Weibull parameter b was more predictable than parameter c. The reason for the poor fit for c may be that available stand variables such as mean diameter and stand density are not ideal to successfully predict parameter c. The goodness of fit of the model for c has always been low (Little 1983; Cao 2004; Liu et al. 2004; Newton and Amponsah 2005). Even though attempts have been made to improve predictions using, for instance, skewness information or remotely sensed metrics, the results remain unsatisfactory (Lindsay et al. 1996; Hao et al. 2022). Based on graphical inspection (Figs. 2, 3 and 4), it seems that parameter c is better predicted in the CDFR and MLER methods, as they predict higher kurtosis in the distributions.

The methods tested best predicted the diameter distributions for stands younger than 40 years, confirming earlier findings that diameter distribution models tend to work best in young stands (Gobakken and Næsset 2004, 2005; Siipilehto 2011a, b). Mature and over-mature stands may have undergone natural thinning and harvesting, resulting in more complicated diameter distributions that are harder to predict (Tian et al. 2021; West 2021; Pukkala 2022). It has been found that using the maximum tree diameter or dominant height as a predictor improves the goodness-of-fit of the PPM (Siipilehto and Mehtätalo 2013; Goodwin 2021). In our data, dominant tree height was a significant predictor in some models, and using maximum diameter or certain diameter percentiles may have improved the models further. However, these additional variables are not necessarily available in forest inventory data.

The main objective of developing parameter prediction models is to obtain the best approximation of the size distribution of trees using available characteristics (Pogoda et al. 2019). The degree of prediction error at the diameter class level is an important factor (Newton and Amponsah 2005). If the errors are systematically large for certain diameter classes, the reliability of the model can be questionable, even if the predictions are accurate for most diameter classes (West 2021).
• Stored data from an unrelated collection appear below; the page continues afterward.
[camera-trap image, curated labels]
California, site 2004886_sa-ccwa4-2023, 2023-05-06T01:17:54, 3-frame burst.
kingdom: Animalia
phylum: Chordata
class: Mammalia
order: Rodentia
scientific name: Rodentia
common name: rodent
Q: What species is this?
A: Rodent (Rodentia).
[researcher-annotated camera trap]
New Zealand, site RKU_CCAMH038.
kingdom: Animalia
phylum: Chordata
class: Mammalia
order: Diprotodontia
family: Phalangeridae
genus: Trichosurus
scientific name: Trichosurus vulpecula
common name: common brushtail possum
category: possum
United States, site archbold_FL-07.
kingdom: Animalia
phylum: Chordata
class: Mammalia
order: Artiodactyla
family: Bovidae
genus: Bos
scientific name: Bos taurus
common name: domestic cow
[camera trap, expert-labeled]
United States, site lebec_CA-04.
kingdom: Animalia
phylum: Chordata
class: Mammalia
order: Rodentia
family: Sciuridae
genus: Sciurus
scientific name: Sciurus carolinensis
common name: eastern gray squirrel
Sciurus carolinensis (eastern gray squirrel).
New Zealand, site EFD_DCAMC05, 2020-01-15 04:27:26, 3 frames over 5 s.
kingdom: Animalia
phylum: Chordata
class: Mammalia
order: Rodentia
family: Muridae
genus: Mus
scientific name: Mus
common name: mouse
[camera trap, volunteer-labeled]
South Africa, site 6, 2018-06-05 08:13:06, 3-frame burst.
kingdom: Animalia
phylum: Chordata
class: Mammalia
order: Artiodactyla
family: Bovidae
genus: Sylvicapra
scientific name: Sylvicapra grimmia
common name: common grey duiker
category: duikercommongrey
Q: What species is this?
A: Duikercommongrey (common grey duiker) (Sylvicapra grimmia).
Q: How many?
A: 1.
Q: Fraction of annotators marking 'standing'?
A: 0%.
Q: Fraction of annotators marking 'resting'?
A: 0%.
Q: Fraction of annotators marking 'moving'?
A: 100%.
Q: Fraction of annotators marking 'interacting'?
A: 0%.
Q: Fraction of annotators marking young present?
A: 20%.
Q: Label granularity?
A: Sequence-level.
Data for different diameter classes also suggest that the two optimization-based methods produce better parameter predictions than the two-step regression method (Cao 2004; Palahí et al. 2006). The concept of both methods is the same as both optimize the coefficients of the parameter prediction models without first fitting the Weibull functions to the plot data and using the fitting results in a separate modelling step (Cao 2004). In the MLER and CDFR methods, the model forms were from the OLS analyses. This may have decreased the method performance compared to where the model forms are optimized simultaneously with the coefficients (Bankston et al. 2021).

Conclusion

This study developed models for predicting the diameter distributions of the major coniferous plantation species in Heilongjiang Province. The two-parameter Weibull distribution proved to be sufficiently flexible for describing diameter distributions of even-aged conifer plantations. The developed models predicted the diameter distribution parameters using quadratic mean diameter, dominant height, basal area, and number of trees per ha. In practice, representative trees can be extracted from the predicted distribution, and tree-wise growth models can then be used to simulate stand development (Palahí et al. 2006). In this way, the new diameter distribution models can be combined with existing tree-level models for diameter increment, survival, biomass, and stem taper (Dong et al. 2016; Jin et al. 2017). Of the three tested models, the CDFR outperformed the OLS and MLER. Therefore, it is suggested the CDFR method be used for developing models for predicting diameter distributions of coniferous plantations.